start PROVIDED PASSAGE
Charlie Bradshaw

Biographical details
- Born: December 31, 1923 Clio, Alabama, U.S.
- Died: June 3, 1999 (aged 75) Montgomery, Alabama, U.S.

Playing career
- 1946–1949: Kentucky

Coaching career (HC unless noted)
- 1954–1958: Kentucky (assistant)
- 1959–1961: Alabama (assistant)
- 1962–1968: Kentucky
- 1970: Texas A&M (assistant)
- 1971: Vanderbilt (assistant)
- 1976–1982: Troy State

Head coaching record
- Overall: 66–68–6

Accomplishments and honors

Championships
- 1 GSC (1976)

Awards
- GSC Coach of The Year (1976)

= Charlie Bradshaw (American football coach) =

American football player and coach (1923–1999)

Charles Idus Bradshaw (December 31, 1923 – June 3, 1999) was an American college football player and coach. He served as the head football coach at the University of Kentucky from 1962 to 1968 and Troy State University—now known as Troy University—from 1976 to 1982, compiling a career head coaching record of 66–68–6.

==Coaching career==
Bradshaw was an assistant coach at the University of Alabama under Bear Bryant and was on the staff that won the 1961 national championship.
end PROVIDED PASSAGE
start SUPPLIED ENTRIES
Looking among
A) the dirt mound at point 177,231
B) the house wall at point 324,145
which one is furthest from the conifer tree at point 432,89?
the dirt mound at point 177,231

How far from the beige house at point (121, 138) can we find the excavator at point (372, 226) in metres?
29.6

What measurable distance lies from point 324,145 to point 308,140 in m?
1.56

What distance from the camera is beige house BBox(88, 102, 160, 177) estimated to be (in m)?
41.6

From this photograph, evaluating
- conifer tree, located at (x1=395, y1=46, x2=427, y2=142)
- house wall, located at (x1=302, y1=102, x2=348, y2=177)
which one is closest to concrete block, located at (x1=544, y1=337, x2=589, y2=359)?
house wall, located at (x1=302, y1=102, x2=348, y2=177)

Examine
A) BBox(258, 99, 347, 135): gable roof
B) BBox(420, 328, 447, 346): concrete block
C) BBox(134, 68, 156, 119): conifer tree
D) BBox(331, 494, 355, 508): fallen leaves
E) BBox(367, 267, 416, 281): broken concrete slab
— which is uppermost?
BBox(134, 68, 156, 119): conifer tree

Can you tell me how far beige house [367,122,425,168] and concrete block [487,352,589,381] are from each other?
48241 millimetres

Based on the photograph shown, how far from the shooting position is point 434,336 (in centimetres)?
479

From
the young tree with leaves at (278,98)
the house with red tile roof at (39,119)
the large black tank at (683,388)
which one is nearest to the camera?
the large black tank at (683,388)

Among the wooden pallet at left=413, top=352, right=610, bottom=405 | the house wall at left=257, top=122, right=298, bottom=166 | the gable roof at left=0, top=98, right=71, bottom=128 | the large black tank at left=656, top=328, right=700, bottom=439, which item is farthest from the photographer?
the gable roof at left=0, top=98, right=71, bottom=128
end SUPPLIED ENTRIES
start SUPPLIED ENTRIES
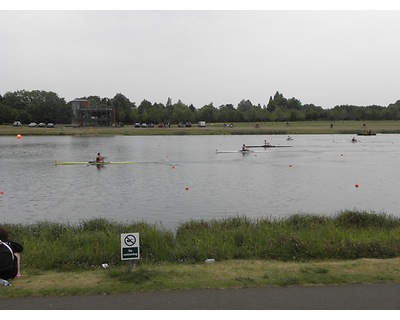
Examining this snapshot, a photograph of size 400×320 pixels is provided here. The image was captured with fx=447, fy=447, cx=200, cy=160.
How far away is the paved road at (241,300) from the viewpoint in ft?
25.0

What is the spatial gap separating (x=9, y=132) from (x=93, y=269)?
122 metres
end SUPPLIED ENTRIES
start SUPPLIED ENTRIES
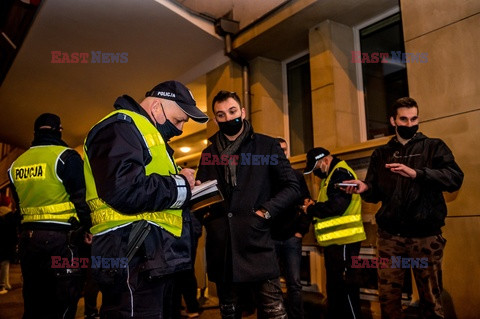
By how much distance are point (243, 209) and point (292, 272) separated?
end SUPPLIED ENTRIES
** WHAT YOU ARE ASKED TO DO **
From the Charlie Bradshaw biography, reproduce word for word the stretch from "Biographical details" through "1954–1958: Kentucky (assistant)".

** PROBLEM SOLUTION **
Biographical details
- Born: December 31, 1923 Clio, Alabama, U.S.
- Died: June 3, 1999 (aged 75) Montgomery, Alabama, U.S.

Playing career
- 1946–1949: Kentucky

Coaching career (HC unless noted)
- 1954–1958: Kentucky (assistant)